Once widespread and successful, spitters were outlawed in 1920 due to their unsanitary nature, and in that year Babe Ruth hit almost twice as many home runs as he had the year before. Some pitchers pride themselves on getting away with this illegal pitch, daring umpires to find where they are hiding the gunk that they somehow manage to transfer to the ball just before they throw it.
Consider, also, the plight of the batter. In essence, he's given a round bat, pitched a round ball, and is somehow expected make a square hit. Pitcher Jim Poole sums it up this way: "Part of the key to our game is to keep giving the hitters different appearances of the ball. Some go straight down, some fade away, some go in."
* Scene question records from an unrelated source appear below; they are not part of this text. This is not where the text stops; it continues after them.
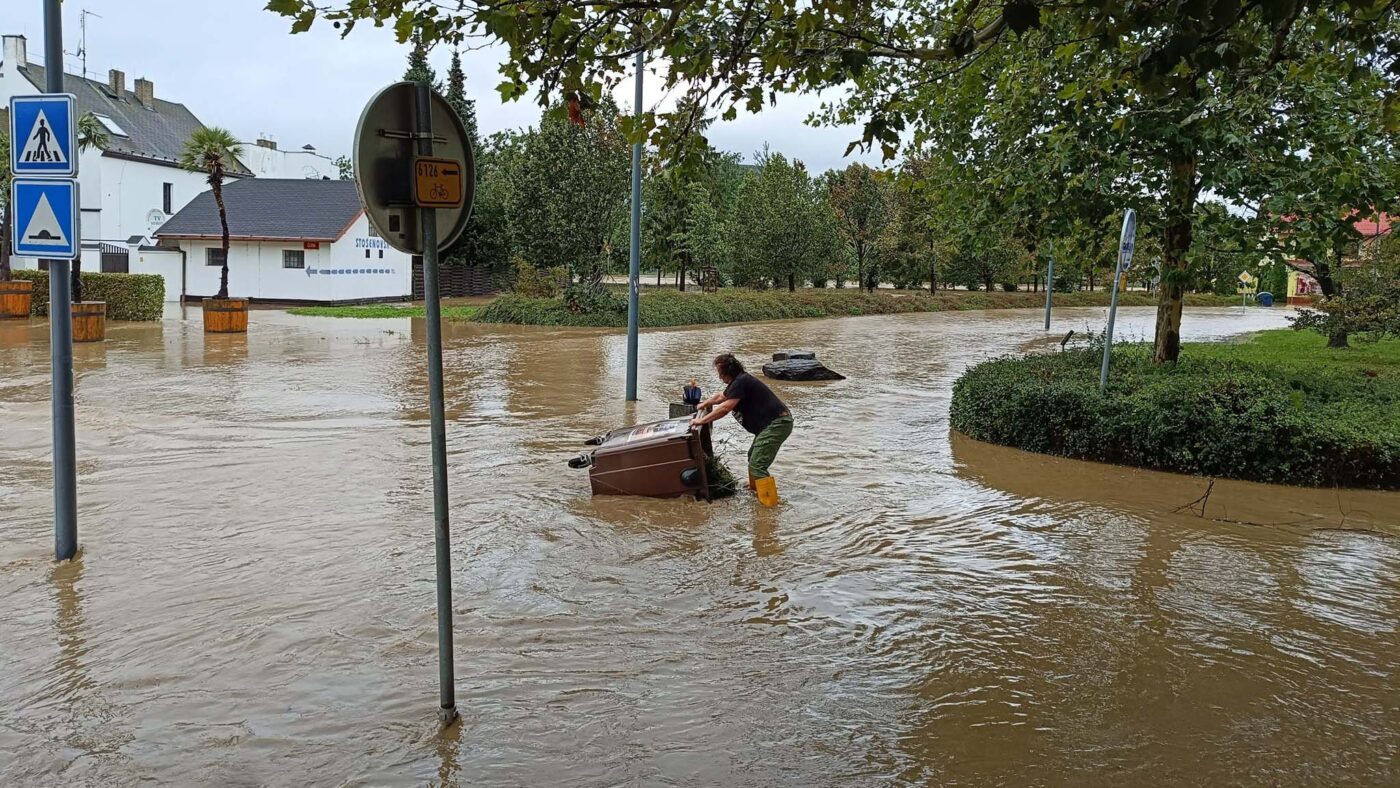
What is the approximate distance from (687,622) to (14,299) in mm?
28238

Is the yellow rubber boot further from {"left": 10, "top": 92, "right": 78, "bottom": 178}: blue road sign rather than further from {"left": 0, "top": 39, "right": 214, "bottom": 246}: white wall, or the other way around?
{"left": 0, "top": 39, "right": 214, "bottom": 246}: white wall

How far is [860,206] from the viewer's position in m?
49.5

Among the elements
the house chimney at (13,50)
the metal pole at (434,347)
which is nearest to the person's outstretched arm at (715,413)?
the metal pole at (434,347)

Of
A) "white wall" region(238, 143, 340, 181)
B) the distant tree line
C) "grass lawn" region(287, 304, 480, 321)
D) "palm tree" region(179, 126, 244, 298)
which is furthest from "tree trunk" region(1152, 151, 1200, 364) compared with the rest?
"white wall" region(238, 143, 340, 181)

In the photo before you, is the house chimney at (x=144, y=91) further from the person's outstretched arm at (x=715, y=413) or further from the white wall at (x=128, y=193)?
the person's outstretched arm at (x=715, y=413)

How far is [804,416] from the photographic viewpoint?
558 inches

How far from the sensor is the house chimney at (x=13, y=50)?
4141 cm

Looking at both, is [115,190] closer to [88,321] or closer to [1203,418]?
[88,321]

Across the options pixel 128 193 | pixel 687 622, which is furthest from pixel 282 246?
pixel 687 622

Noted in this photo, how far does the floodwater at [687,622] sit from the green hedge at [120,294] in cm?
1923

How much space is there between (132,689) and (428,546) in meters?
2.61

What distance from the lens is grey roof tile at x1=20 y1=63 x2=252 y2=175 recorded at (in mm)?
41866

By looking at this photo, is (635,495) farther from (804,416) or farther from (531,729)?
(804,416)

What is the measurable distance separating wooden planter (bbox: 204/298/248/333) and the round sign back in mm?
23142
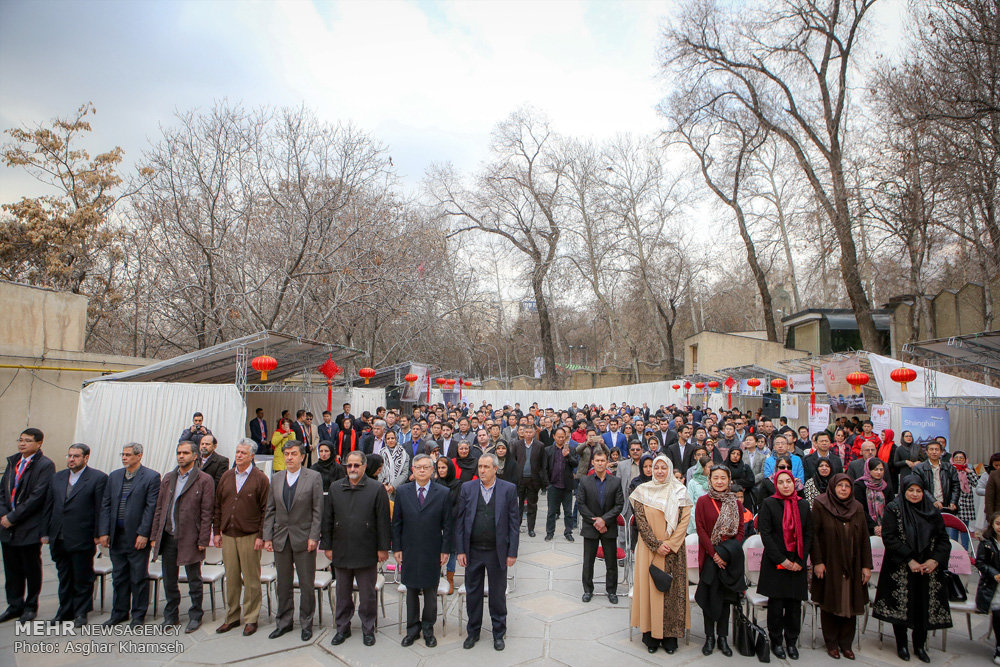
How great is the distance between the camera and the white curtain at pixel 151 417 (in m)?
10.3

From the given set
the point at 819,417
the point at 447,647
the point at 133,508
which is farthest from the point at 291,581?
the point at 819,417

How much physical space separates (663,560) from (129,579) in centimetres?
479

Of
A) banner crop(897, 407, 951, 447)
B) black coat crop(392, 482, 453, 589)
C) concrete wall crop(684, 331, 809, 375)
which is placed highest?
concrete wall crop(684, 331, 809, 375)

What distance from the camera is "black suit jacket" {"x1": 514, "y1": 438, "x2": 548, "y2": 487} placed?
9.27 m

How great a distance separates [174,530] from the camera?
17.5 ft

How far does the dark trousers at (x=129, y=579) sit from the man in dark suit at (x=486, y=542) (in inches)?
113

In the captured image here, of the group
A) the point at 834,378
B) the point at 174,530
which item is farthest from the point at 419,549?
the point at 834,378

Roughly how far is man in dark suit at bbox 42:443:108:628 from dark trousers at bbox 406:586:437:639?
2.98 m

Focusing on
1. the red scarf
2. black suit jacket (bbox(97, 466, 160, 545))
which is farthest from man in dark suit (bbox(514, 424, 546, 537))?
black suit jacket (bbox(97, 466, 160, 545))

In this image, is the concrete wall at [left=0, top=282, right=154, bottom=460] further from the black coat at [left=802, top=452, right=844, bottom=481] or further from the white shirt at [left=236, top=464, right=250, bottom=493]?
the black coat at [left=802, top=452, right=844, bottom=481]

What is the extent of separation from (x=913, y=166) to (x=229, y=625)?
16.2m

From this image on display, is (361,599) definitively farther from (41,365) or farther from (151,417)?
(41,365)

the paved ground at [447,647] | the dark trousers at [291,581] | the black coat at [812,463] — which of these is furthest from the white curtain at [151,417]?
the black coat at [812,463]

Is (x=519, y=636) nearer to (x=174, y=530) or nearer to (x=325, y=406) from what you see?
(x=174, y=530)
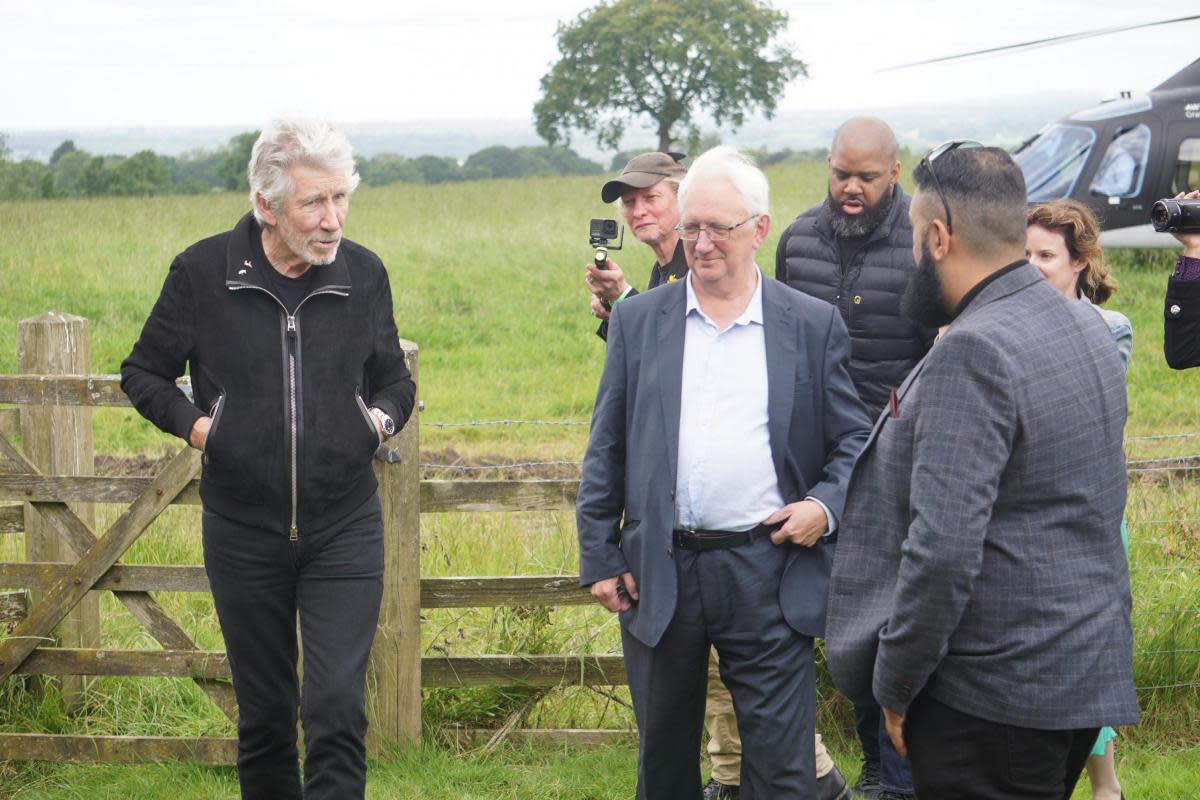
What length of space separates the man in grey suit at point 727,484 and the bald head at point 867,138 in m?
1.02

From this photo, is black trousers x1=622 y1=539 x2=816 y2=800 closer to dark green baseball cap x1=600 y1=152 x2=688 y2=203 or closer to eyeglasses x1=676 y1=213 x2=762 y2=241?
eyeglasses x1=676 y1=213 x2=762 y2=241

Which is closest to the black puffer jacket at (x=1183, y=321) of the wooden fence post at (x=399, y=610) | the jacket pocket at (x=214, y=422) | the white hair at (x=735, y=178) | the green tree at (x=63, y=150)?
the white hair at (x=735, y=178)

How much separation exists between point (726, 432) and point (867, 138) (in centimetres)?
156

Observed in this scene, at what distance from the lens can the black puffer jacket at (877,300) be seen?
480 centimetres

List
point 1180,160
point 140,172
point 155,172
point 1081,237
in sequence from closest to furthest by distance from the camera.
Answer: point 1081,237 < point 1180,160 < point 140,172 < point 155,172

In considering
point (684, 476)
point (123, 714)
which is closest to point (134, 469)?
point (123, 714)

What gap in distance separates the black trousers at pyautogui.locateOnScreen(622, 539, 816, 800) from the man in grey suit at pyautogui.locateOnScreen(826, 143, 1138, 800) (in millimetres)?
811

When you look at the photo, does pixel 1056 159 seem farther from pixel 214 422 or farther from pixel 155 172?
pixel 155 172

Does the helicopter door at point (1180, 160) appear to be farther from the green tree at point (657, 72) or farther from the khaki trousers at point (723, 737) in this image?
the green tree at point (657, 72)

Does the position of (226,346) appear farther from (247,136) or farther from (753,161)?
(247,136)

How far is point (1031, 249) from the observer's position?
4621 millimetres

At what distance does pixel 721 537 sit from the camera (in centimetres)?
384

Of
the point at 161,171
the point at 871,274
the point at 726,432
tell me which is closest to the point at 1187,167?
the point at 871,274

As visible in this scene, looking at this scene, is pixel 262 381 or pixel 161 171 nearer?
pixel 262 381
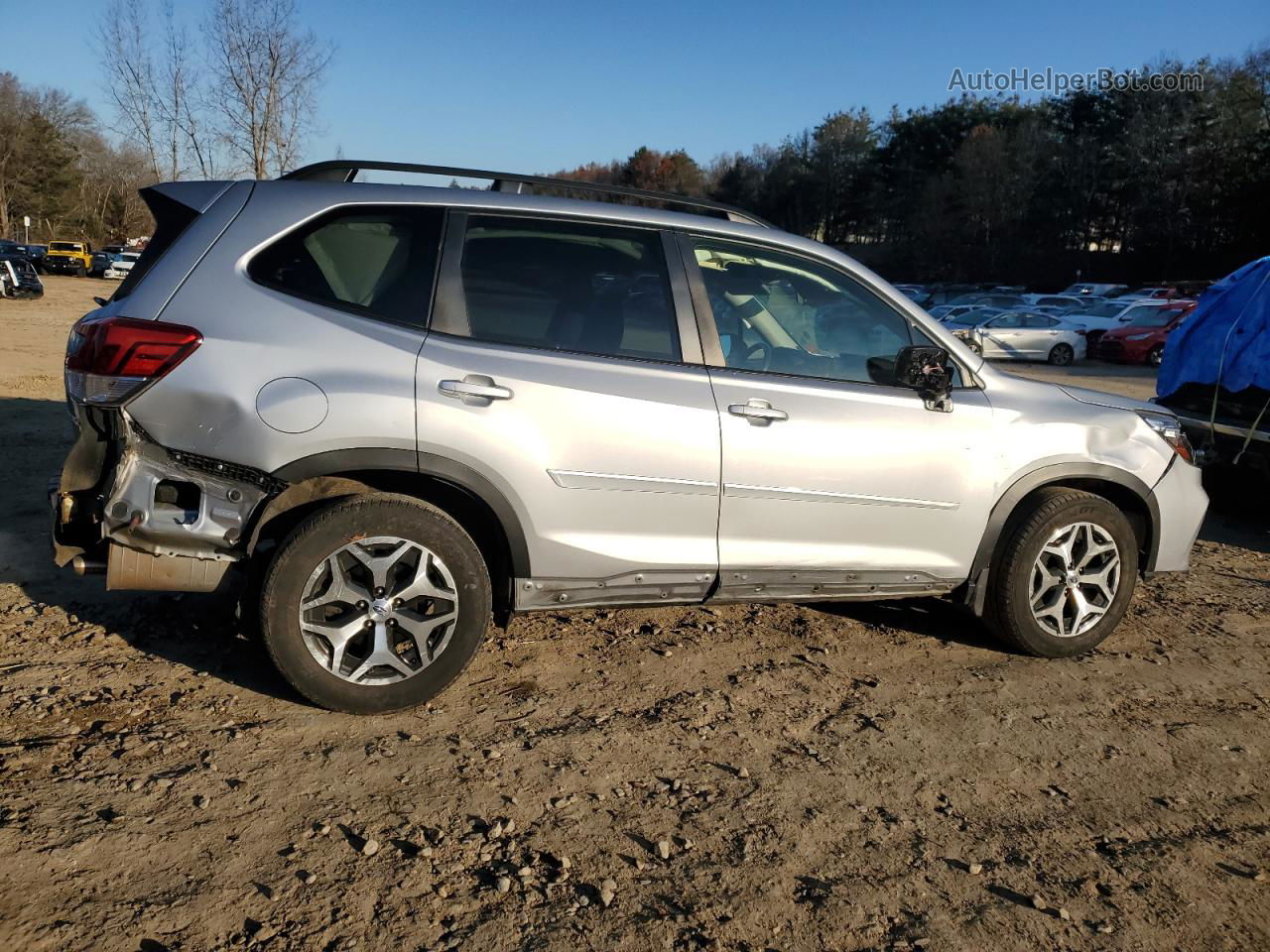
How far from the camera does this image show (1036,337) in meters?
23.5

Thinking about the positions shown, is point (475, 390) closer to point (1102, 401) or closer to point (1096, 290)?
point (1102, 401)

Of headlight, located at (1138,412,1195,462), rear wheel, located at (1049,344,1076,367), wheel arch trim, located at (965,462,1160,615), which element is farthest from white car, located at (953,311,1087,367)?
wheel arch trim, located at (965,462,1160,615)

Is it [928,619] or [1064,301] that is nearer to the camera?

Faced with such uncertainties, batters, like pitchers, may also use physics to alter their tools and better their odds, sometimes illegally. Batters, for instance, may put cork, superballs, or tubes of mercury in hollowed-out bats to surreptitiously alter their center of compression or center of mass. The pitcher, on the other hand, may have scuffed the ball on a belt buckle or ring to change its aerodynamics. At one time, teams put balls in refrigerators before games to make them less elastic when the big hitters came to town.
In the final analysis, it still comes down to the pitcher, the batter, and their individual abilities. As Bob Veale, who played for the Boston Red Sox, once observed, "Good pitching will beat good hitting anytime...and vice-versa."